Text block ::
No, I mean, it's looking at Europe as looking like somebody whose parachute, you know, if they didn't tie it to their backpack, it's floating off in the sky.
And now they're just flapping their wings thinking, hey, this is a good backup plan.
I think we'll be fine now.
Yeah.
Now, what about Iran?
What's going on with Iran?
Which, of course, is you see the dogs of war gathering on the horizon with regards to that.
And I generally assume that it has nothing to do with national defense and something to do with other things that I think are better covered in your topics.
Well, the idea that we're over in Iran because we're worried about its nuclear program, that's really just a story that's there to be consumed by the masses.
It has nothing to do with the real story.
I mean, note that North Korea They developed a nuclear weapon, actually torched one off, I believe, about two years ago now.
And we were concerned, and we made some noises, some very frowny-faced noises about it, but we didn't really do anything, and we're still shipping them rice and oil and all kinds of things.
The reason we didn't care about North Korea, even though arguably they're very belligerent, very hostile to their neighbor to the south, in whom we have a very compelling set of interests and strong ally relationship with South Korea.
Why isn't the world all up in arms about North Korea?
Well, let's be honest about it.
North Korea is sitting on absolutely nothing in terms of natural resources that anybody has any interest in.
Iran, quite arguably, has a reasonable case to be made for saying, you know, seeing what happens over there in Iraq, there was a nation-state that hadn't threatened anybody, was accused of having weapons of mass destruction by the international community, was attacked, pretty violently overthrown, and turned out they didn't have any weapons of mass destruction, which was the Qasas Belli.
So Iran's object lesson in that is, well, I don't look safe unless I can reasonably defend myself.
So Iran is probably, and I would think somewhat rationally, pursuing the idea of developing weapons as a deterrent policy.
And so that's a pretty convenient excuse to say, well, here's why we have to go attack Iran.
But, you know, Pakistan Not the most stable of places.
It's got nuclear weapons.
Israel's got lots and lots of nuclear weapons, of course, and excellent delivery capabilities.
And so the idea that we have to go into Iran to prevent it from getting something that, by the way, exists all over the world.
There's nuclear weapons everywhere these days.
It doesn't really hold water.
What does is when you put a map of Iran up and you take a little, in all the surrounding areas, and you take some flag pins with the U.S.
flag on it, and you start poking those into the surrounding territories around Iran, when you say, where does the U.S.
have an active military presence?

Exercise tasks ::
1. In the Iran discussion, what does the speaker say North Korea has in terms of natural resources?
2. Please extend the Iran discussion, picking up right after its final line.
The records come from a separate source unrelated to the Iran discussion.

Extracted material ::
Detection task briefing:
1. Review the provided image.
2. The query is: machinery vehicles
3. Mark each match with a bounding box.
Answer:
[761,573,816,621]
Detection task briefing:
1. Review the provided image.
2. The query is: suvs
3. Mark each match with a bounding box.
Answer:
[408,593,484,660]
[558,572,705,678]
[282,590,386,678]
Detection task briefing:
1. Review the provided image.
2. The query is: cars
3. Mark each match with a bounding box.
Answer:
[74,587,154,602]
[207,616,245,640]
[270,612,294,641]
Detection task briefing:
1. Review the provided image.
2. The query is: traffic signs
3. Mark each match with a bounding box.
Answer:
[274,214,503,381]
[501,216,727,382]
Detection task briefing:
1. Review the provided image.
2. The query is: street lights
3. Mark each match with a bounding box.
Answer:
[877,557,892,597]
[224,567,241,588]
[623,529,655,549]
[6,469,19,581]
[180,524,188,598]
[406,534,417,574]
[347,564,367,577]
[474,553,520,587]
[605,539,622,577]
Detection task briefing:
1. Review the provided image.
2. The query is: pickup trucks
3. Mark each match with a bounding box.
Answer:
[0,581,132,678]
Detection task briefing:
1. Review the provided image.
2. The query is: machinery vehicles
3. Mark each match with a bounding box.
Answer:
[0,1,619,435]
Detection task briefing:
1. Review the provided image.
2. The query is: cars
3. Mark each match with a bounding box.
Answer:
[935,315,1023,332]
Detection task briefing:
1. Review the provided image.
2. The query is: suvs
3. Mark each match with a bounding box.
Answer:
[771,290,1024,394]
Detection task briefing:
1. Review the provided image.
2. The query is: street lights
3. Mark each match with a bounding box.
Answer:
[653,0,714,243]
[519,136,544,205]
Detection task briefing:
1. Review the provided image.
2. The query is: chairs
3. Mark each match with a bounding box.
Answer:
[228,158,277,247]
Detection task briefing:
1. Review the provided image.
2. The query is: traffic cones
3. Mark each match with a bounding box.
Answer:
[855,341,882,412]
---
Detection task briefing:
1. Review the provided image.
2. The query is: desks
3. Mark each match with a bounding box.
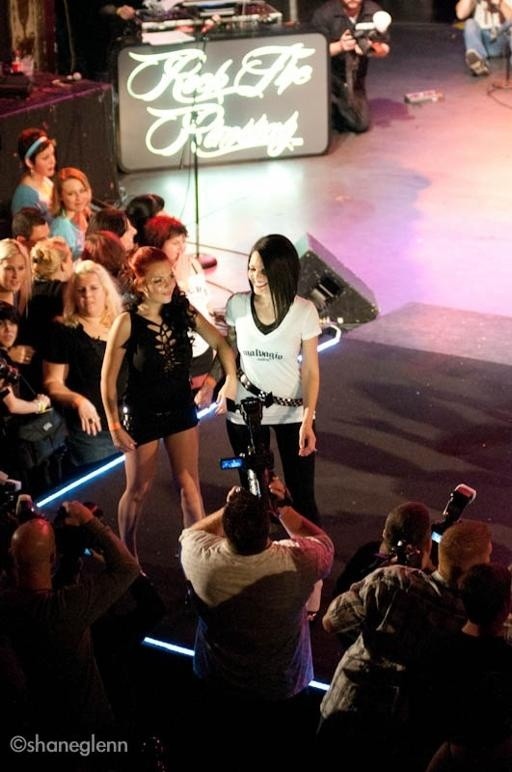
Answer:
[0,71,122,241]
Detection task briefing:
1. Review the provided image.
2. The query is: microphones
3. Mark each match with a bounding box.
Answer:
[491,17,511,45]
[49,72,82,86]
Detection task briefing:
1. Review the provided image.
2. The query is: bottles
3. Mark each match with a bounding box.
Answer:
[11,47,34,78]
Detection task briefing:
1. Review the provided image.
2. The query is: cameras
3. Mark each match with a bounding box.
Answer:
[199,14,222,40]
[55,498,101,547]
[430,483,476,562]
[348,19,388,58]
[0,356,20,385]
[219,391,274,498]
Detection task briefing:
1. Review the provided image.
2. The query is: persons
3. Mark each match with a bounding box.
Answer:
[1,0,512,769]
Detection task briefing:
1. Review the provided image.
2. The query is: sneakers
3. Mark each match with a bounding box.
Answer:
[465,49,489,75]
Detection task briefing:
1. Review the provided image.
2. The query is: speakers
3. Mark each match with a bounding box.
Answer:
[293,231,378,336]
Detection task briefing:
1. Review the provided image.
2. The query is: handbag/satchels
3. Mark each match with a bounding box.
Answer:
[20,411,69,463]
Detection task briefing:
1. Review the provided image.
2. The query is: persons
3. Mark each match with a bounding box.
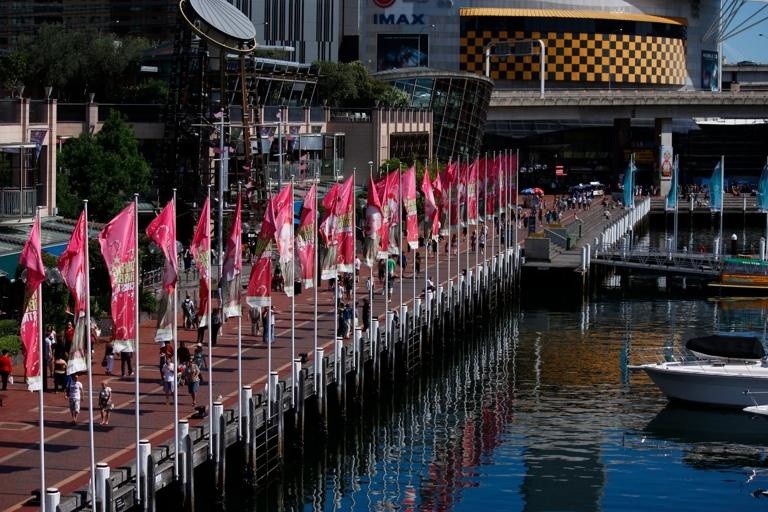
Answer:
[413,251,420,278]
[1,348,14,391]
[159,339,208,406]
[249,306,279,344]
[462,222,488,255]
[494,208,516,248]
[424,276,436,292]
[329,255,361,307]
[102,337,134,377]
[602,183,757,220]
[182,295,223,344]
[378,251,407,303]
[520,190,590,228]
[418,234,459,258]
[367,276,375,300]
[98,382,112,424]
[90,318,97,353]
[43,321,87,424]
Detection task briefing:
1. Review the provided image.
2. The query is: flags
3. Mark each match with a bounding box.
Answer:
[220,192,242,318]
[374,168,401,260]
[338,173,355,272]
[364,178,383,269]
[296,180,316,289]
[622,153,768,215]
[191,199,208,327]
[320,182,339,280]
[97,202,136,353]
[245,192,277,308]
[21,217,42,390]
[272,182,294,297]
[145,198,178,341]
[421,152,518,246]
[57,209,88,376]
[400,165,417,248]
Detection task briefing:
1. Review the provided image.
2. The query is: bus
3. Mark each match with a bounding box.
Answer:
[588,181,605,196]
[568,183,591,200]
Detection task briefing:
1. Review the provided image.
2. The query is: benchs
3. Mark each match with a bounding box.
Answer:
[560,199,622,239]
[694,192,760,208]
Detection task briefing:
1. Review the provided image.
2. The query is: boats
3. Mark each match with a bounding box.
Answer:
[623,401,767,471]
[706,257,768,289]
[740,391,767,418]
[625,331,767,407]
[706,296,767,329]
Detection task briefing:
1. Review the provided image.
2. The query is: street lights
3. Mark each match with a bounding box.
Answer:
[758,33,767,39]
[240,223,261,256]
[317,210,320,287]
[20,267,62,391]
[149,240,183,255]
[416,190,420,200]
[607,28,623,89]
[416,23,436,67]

Solved problems ::
1. Absolutely nothing that anybody has any interest in.

2.
And Iran is completely surrounded.
It is the only state in which we do not have a military presence there.
And it occupies a really critical spot.
A, it's got some very nice oil reserves.
Those would be a nice prize.
But B, most importantly, it sits astride and can control the Strait of Hormuz through which 40% of all the daily seaborne oil flows in tankers.
So there's sort of very strong compelling reasons why we would want to have Iran under the Western thumb as it were and against that we have to look at the idea that China is very very actively seeking all kinds of Energy sources everywhere.
China, was it three years ago now, inked a very large gas deal with Iran.
I think it was 100 billion, one of the largest deals ever inked at the time.
China has a land route that they can walk to Iran.
You know, the United States has to get there by boat or plane.
So it has a very different sort of a strategic advantage, as it were, there.
Of course, you know, Russia It also has a land route there.
So this whole big game that's being played around Iran, really, once you look at it through the energy lens, everything that's going on there makes perfect sense.
The idea of a nuclear weapon, to me, is a cover story at this point in time.
I'm sure some people believe in it wholeheartedly, even the planners and architects of wanting to go in there.
I'm sure there's some very fervent believers in that story.
But the truth of the matter for me is that we are there and we are pressing there because we would, if, you know, just simple Machiavellian politics, if you get to flip a coin and it lands and either the U.S.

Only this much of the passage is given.